But, for all the people melding old world traditions with the new, there are scores of people who just want to play with the usual suspects.
“We did a black garlic shoe-fly pie with molasses and truffle powder,” says Billy Riddle, the sous chef at Ela, where a high wire act of texture, temperature, and flavor juxtaposition always comes off like a relaxed stroll.
He was alluding to a three-year stint of celebrating the holiday with fellow restaurant workers a week or two removed from the actual day due to his former duties at Lacroix. One year, Riddle and Matt Gentile, who also made the switch to Ela’s kitchen, brined a turkey with bourbon and did a string bean casserole with bacon from Green Meadon Farm (“basically, bacon on crack—it’s southern ham bacon,” Riddle says), ahead of celebrating with copious cans of Four Loko (“somebody brought them—we were off!”). One year, there was roasted sunchips dusted with charred onions and drizzled with a meyer lemon accented nage of chicken stock, shallots, garlic, and herbs.

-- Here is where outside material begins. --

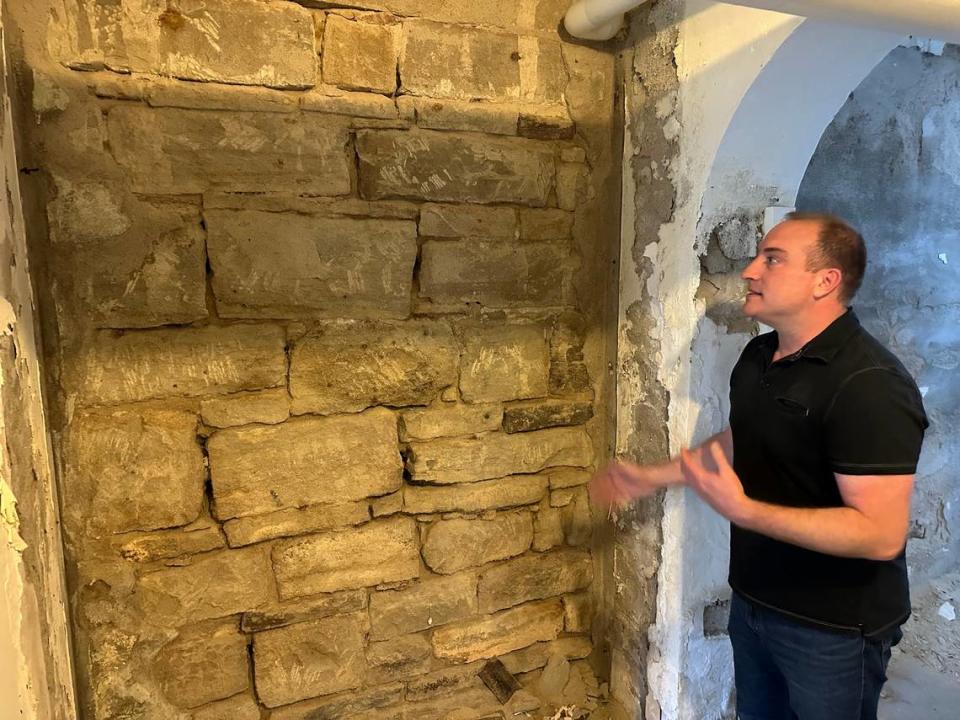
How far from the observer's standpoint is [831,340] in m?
1.39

This year, he’s going to leave this bachelor Thanksgiving behind to visit his girlfriend’s family where all the required, standard elements will be present, down to the ringed cylinder of cran. That said, to the family’s brined organic turkey sourced from top purveyor D’Artagnan, Riddle is bringing a pretzel stuffing (“Jen’s mom loves Philly pretzels”, he says) while assisting with his girlfriend’s dish of smoked brussel sprouts with black trumpet mushrooms and a sprinkling of spiced walnuts.
“Instead of adding bacon, they’re going in the smoker. I like adding fun twists like I do here [at Ela]. People expect bacon. Their mind tells them its there, but its a nice surprise when they realize it’s not. That excites me—making people happy while giving them that illusion, something they love in a new way,” he says.